Autoritarismus-Studie: Wird Rechtsextremismus gesellschaftsfähig?

Stand: 14.11.2024 14:58 Uhr

Die aktuelle Leipziger Autoritarismus-Studie belegt: In Westdeutschland steigt der Anteil von rechtem Gedankengut. Ein Gespräch mit NDR Info Redakteur Patrick Seibel.

Kürzlich ist die aktuelle Leipziger Autoritarismus-Studie vorgestellt worden. Seit 2002 messen die Forschenden dort die Einstellungen der deutschen Bevölkerung. Im Zentrum stehen auch Einstellungen im Bereich Rechtsextremismus. Patrick Seibel hat sich intensiv mit dieser Forschung, der Entwicklung und mit der Studie beschäftigt.

Ist der Rechtsextremismus größer geworden?

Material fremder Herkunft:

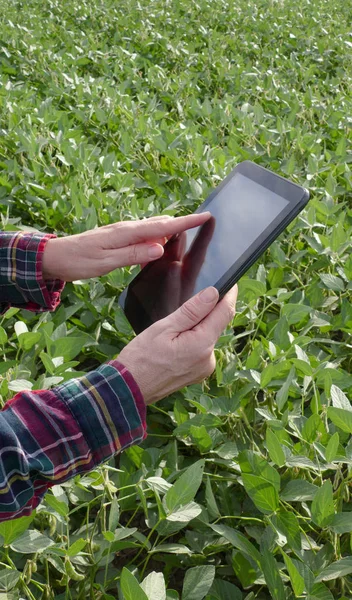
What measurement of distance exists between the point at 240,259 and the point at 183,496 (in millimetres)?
504

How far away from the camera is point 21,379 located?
1.55 meters

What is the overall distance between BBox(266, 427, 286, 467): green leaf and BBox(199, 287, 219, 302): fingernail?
277 mm

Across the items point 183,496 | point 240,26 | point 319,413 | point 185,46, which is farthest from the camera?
point 240,26

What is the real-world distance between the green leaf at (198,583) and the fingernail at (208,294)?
49cm

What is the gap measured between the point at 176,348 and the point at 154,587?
1.36 ft

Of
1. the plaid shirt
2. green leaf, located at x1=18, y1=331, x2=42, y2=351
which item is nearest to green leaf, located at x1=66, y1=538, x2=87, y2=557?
the plaid shirt

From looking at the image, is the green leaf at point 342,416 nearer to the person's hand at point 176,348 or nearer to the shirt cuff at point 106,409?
the person's hand at point 176,348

Patrick Seibel: Ja, er ist etwas angestiegen. Allerdings sehen wir, dass das im moderaten Bereich innerhalb der üblichen Schwankungen über die Jahre bleibt. Aktuell sehen wir anhand der Zustimmungswerte, die bei entsprechenden Fragen eines Fragebogens gemessen wurden, rund 4,5 Prozent der Interviewten mit einem geschlossenen rechtsextremen Weltbild. Einen deutlichen Anstieg gibt es woanders, bei einer Unterkategorie: bei der Ausländerfeindlichkeit.

Was sind die Ergebnisse?

Seibel: Ich gebe mal zwei Beispiele für Aussagen. Die Erste: "Die Bundesrepublik ist durch die vielen Ausländer in gefährlichem Maß überfremdet." Dieser Aussage stimmen knapp 34 Prozent der Befragten zu. Das ist ein Anstieg um fast acht Prozentpunkte im Vergleich zur letzten Befragung vor zwei Jahren. Ein anderes Beispiel ist die Aussage "Die Ausländer kommen nur hierher, um unseren Sozialstaat auszunutzen." Das sind gut 33 Prozent, die sagen: Da stimme ich zu oder ich stimme überwiegend zu. Hier ist das ein Anstieg um fast sechs Prozentpunkte.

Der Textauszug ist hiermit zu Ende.